— begin Material provided —

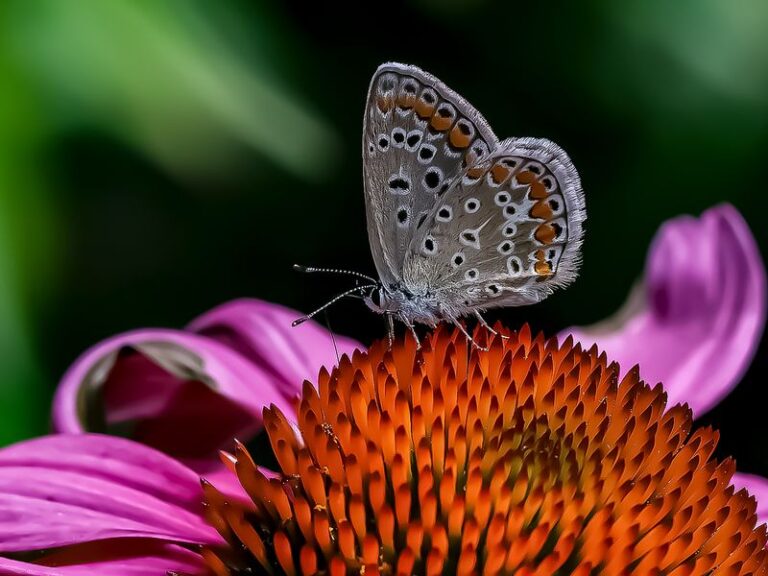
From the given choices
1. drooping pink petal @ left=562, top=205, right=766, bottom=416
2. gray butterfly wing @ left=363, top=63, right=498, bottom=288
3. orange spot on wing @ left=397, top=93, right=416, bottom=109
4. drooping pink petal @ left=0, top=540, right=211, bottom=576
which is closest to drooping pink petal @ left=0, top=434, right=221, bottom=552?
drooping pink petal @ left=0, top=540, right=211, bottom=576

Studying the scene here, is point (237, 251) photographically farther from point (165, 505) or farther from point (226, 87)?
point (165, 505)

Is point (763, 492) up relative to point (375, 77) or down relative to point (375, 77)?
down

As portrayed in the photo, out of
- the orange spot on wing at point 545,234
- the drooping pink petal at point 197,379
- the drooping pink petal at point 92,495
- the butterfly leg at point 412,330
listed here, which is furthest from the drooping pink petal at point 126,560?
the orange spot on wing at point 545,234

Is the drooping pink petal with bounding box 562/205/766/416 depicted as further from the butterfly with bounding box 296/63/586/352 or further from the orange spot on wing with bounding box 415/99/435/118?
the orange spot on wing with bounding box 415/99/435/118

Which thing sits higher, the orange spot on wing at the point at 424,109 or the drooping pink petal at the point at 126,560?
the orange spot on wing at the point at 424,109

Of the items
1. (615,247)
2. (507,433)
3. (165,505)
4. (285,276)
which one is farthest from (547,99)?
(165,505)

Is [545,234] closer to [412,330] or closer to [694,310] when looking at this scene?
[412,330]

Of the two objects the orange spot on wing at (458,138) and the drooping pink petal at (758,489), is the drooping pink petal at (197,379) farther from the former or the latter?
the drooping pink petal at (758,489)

— end Material provided —
— begin Material provided —

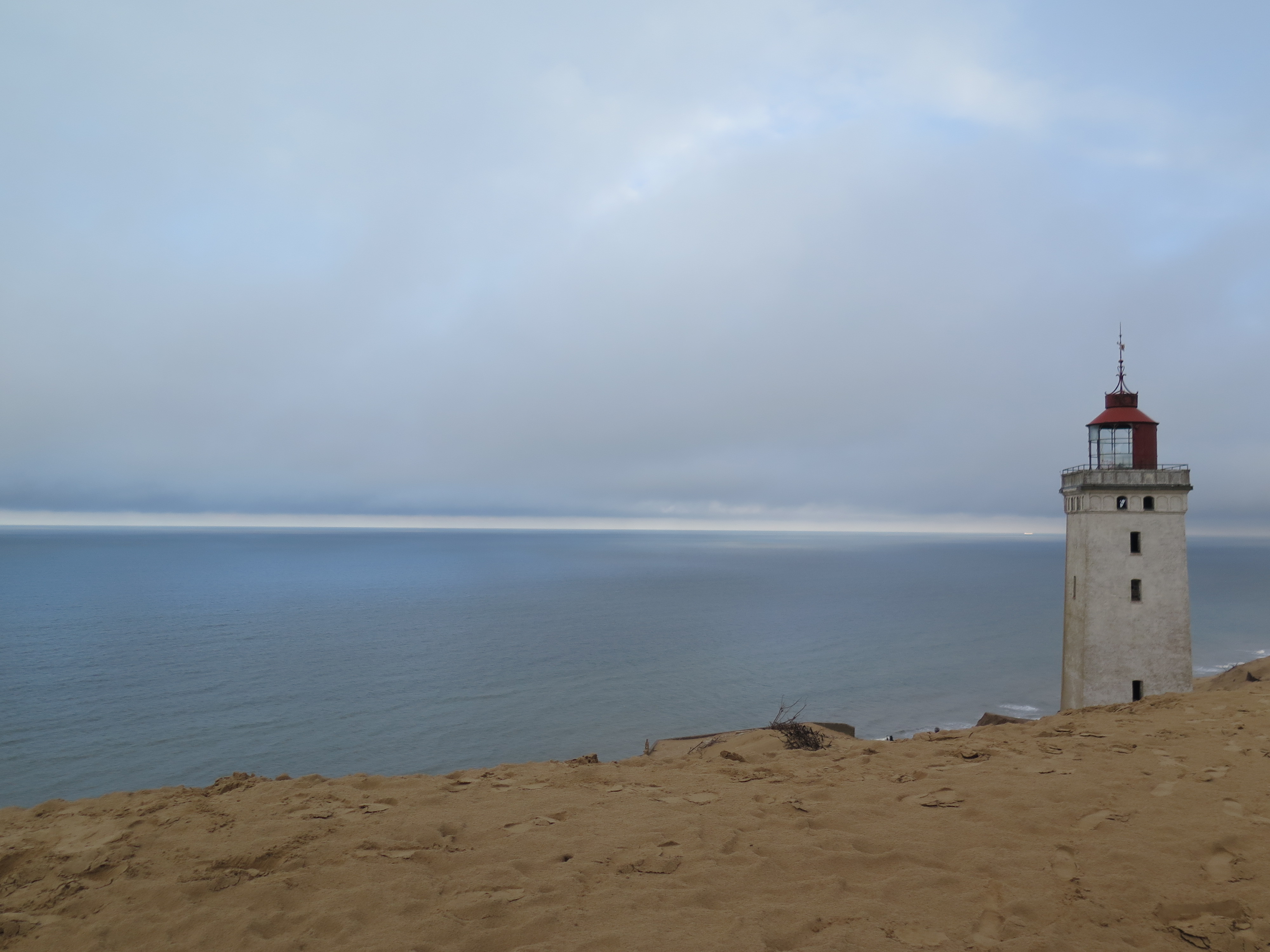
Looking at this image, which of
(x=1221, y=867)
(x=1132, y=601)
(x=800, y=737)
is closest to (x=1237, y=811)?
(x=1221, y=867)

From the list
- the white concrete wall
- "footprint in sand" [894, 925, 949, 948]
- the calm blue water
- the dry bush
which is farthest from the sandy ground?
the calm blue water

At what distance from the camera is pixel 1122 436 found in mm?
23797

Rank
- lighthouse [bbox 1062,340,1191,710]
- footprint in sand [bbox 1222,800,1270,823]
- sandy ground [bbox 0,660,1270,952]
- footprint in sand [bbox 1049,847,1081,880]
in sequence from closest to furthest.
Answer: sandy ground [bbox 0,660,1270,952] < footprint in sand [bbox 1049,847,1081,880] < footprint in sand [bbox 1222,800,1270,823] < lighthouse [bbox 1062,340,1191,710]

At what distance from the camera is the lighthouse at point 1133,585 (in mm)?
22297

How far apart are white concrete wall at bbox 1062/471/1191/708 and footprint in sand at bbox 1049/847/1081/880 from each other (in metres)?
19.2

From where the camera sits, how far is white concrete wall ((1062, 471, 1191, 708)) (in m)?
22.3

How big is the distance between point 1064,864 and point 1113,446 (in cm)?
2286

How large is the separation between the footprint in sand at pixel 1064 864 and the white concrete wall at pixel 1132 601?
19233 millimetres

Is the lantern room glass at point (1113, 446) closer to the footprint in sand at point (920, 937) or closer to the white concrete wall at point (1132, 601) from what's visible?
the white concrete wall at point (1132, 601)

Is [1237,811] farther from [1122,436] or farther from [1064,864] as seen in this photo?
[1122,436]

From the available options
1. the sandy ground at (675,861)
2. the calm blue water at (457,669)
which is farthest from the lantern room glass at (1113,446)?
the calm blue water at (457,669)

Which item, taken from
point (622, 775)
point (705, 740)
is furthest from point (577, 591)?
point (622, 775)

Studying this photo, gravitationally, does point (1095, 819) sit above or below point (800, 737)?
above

— end Material provided —
— begin Material provided —

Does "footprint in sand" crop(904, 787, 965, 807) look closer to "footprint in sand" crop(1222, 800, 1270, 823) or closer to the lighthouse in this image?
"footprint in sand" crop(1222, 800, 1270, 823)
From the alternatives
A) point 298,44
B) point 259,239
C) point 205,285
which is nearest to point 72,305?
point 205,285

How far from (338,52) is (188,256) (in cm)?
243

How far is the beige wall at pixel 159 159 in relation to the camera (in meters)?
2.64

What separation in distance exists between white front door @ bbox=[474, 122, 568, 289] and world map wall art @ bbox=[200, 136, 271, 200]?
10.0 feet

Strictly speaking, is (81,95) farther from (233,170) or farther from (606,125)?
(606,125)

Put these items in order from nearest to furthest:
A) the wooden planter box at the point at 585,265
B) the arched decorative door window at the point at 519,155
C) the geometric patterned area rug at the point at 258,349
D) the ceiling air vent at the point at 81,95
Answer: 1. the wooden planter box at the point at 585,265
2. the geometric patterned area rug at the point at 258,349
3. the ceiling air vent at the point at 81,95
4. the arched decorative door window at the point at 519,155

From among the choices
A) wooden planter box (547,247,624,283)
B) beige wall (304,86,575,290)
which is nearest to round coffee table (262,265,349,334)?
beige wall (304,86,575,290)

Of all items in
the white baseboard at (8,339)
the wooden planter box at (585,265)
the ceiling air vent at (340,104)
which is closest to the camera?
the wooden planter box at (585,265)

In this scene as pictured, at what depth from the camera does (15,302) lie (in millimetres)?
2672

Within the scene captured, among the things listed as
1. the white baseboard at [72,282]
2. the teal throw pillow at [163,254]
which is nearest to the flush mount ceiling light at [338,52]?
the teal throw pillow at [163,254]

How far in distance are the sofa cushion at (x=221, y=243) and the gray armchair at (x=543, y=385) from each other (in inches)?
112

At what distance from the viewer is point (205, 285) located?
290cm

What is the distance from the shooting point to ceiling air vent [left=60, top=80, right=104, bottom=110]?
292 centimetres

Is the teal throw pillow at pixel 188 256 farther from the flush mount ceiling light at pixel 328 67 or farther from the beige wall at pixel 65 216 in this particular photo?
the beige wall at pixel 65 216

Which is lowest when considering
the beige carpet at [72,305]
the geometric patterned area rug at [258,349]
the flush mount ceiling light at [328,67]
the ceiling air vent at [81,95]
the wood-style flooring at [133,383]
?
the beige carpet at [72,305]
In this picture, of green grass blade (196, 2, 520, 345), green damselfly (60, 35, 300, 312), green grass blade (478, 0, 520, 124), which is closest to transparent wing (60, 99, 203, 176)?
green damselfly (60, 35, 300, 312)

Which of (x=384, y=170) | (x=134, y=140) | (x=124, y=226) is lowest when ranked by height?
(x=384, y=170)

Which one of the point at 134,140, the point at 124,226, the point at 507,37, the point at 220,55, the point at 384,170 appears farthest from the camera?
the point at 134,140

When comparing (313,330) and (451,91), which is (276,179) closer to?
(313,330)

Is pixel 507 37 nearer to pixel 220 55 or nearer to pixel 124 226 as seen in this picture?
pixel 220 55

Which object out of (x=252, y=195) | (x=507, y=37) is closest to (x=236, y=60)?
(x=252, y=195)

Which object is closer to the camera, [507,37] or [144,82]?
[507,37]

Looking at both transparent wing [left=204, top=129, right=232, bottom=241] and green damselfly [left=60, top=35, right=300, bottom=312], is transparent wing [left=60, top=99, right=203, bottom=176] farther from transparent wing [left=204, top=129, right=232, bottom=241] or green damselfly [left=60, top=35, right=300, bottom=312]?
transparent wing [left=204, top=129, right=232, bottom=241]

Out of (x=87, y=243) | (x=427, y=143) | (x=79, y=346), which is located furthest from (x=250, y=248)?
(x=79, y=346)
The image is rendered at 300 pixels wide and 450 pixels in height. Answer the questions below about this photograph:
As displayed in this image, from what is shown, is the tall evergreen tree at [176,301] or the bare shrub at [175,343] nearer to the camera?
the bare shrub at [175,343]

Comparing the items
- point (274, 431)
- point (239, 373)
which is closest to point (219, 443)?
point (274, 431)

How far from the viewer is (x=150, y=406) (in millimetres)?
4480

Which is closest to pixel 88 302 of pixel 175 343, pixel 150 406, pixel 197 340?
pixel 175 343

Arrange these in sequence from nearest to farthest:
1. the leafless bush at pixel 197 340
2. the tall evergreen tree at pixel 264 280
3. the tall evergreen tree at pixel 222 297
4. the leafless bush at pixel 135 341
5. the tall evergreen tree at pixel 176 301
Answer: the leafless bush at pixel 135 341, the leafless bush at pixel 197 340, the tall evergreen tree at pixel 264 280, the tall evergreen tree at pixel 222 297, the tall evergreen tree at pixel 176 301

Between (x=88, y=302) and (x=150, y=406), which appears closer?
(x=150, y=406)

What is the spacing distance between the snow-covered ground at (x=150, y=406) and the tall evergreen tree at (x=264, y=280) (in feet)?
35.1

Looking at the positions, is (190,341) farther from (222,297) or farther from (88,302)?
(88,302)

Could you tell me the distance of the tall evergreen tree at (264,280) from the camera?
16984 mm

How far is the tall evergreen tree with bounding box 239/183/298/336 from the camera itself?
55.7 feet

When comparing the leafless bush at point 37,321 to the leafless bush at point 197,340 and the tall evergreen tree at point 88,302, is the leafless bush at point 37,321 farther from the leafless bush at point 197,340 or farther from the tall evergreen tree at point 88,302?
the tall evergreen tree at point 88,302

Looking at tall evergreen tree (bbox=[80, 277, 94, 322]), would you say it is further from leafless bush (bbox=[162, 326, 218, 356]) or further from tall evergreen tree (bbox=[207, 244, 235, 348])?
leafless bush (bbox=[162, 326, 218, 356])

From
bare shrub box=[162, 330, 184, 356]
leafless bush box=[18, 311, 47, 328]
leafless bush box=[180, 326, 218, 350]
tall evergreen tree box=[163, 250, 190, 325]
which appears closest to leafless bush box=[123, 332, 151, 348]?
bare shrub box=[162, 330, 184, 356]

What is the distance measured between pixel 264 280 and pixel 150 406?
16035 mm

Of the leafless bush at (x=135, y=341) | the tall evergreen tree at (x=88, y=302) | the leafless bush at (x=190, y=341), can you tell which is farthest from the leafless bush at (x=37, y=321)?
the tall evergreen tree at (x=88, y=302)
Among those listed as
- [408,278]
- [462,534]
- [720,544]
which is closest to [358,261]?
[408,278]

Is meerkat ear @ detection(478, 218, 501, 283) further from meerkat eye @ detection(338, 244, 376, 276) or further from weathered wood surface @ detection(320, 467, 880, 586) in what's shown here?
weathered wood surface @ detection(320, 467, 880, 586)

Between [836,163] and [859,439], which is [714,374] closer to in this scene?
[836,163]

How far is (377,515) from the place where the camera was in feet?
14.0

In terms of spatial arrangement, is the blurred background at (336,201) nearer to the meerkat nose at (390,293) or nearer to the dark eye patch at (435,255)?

— end Material provided —

= Exercise =
Quote the listing word for word, starting at the line containing "Out of (x=87, y=243)" and running through the line containing "Answer: the leafless", including both of those lines.

= Completed exercise =
Out of (x=87, y=243) | (x=427, y=143) | (x=79, y=346), which is located furthest from (x=250, y=248)?
(x=79, y=346)
The image is rendered at 300 pixels wide and 450 pixels in height. Answer the questions below about this photograph:
As displayed in this image, from what is shown, is the tall evergreen tree at [176,301] or the bare shrub at [175,343] nearer to the camera?
the bare shrub at [175,343]

Comparing the items
- point (274, 431)
- point (239, 373)
which is closest to point (219, 443)?
point (274, 431)

How far from the viewer is (x=150, y=406) (in millimetres)?
4480

Which is closest to pixel 88 302 of pixel 175 343, pixel 150 406, pixel 197 340?
pixel 175 343

Arrange these in sequence from nearest to farthest:
1. the leafless bush at pixel 197 340
2. the tall evergreen tree at pixel 264 280
3. the tall evergreen tree at pixel 222 297
4. the leafless bush at pixel 135 341
5. the tall evergreen tree at pixel 176 301
Answer: the leafless bush at pixel 135 341, the leafless bush at pixel 197 340, the tall evergreen tree at pixel 264 280, the tall evergreen tree at pixel 222 297, the tall evergreen tree at pixel 176 301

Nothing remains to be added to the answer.